··· Sezione di testo ···

7. Il pubblico e la stampa

Iniziava cosi un percorso di riaffermazione dell’esistenza del teatro argentino, del diritto a pensare senza vincoli e del proposito di mantenersi uniti nonostante le diversità. Ogni giorno, per due mesi, si misero in scena tre opere. La reazione del pubblico fu impressionante ed inaspettata, nonostante la stampa ne parlasse a malapena (concentrata com’era sull’incontro tra la Giunta Militare e Frank Sinatra la cui fama serviva anche a coprire eventuali testate che avessero dato spazio a Teatro Abierto): La Nación fu uno dei pochi a pubblicare una nota che descriva la sala colma di pubblico e il clima di festa che generò la prima del ciclo.

···

• **Serie di compiti**
- 1) Elenca le tre cose che, secondo il brano su pubblico e stampa, il percorso iniziato intendeva riaffermare.
- 2) Riscrivi come elenco numerato le righe dei dati registrati, tralasciando quelle vuote. Comincia dalla riga che contiene "At what distance" e arriva fino all'ultima riga dei dati, compresa.

··· Dati registrati ···

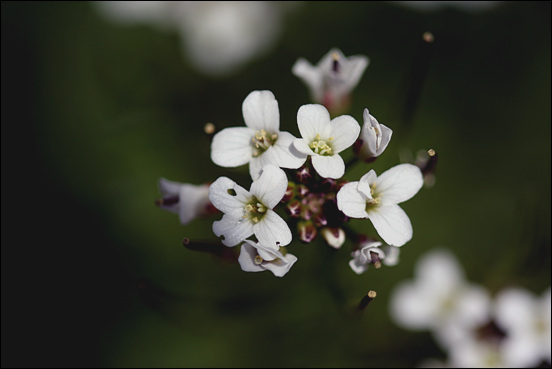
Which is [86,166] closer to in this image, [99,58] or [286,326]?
[99,58]

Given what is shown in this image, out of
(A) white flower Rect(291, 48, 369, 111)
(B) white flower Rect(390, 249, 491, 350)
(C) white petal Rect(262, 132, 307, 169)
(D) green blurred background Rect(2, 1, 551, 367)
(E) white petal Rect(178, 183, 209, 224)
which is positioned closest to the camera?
(C) white petal Rect(262, 132, 307, 169)

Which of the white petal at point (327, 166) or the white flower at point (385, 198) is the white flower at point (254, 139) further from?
the white flower at point (385, 198)

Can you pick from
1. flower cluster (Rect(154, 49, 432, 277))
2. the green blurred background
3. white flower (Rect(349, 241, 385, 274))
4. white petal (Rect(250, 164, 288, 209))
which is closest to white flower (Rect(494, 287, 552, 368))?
the green blurred background

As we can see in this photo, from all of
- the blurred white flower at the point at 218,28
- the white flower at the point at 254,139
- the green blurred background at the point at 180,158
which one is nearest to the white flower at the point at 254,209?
the white flower at the point at 254,139

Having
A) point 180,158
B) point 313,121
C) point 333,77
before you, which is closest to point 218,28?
point 180,158

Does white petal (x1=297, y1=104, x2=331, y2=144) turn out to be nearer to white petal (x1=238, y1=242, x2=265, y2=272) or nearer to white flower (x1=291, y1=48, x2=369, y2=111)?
white flower (x1=291, y1=48, x2=369, y2=111)

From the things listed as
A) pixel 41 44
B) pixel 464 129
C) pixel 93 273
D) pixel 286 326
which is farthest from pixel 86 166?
pixel 464 129
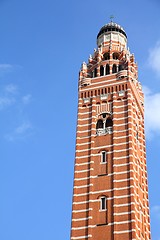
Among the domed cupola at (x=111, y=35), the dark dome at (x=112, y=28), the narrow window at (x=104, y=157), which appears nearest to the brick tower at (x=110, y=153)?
the narrow window at (x=104, y=157)

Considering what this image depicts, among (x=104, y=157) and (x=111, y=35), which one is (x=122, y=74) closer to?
(x=111, y=35)

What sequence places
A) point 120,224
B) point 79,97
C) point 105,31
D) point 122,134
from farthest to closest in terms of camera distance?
1. point 105,31
2. point 79,97
3. point 122,134
4. point 120,224

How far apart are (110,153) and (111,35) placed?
21.3 metres

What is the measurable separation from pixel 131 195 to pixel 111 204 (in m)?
2.24

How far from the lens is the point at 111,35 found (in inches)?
2648

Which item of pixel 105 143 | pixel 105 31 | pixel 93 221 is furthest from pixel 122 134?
pixel 105 31

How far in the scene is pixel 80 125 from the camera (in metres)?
56.7

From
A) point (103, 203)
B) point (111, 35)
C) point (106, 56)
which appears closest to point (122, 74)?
point (106, 56)

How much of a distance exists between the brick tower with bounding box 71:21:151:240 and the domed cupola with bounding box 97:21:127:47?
76.0 inches

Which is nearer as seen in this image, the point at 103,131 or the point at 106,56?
the point at 103,131

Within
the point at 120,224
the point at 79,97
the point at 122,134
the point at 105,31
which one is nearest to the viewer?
the point at 120,224

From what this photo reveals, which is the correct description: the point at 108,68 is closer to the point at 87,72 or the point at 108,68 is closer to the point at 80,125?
the point at 87,72

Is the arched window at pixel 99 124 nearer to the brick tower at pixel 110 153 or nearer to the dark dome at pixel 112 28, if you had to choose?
the brick tower at pixel 110 153

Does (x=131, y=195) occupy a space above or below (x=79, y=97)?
below
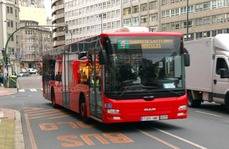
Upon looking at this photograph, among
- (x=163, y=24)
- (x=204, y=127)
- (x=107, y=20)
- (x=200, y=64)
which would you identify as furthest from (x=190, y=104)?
(x=107, y=20)

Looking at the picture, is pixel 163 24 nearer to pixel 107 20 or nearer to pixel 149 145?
pixel 107 20

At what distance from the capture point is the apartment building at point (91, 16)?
129875mm

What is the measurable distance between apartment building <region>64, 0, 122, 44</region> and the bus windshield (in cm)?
10700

···

• **Risposte ai compiti**
- 1)
- L'esistenza del teatro argentino
- Il diritto a pensare senza vincoli
- Il proposito di mantenersi uniti nonostante le diversità

- 2)
1. At what distance from the capture point is the apartment building at point (91, 16)?
2. 129875mm
3. What is the measurable distance between apartment building <region>64, 0, 122, 44</region> and the bus windshield (in cm)?
4. 10700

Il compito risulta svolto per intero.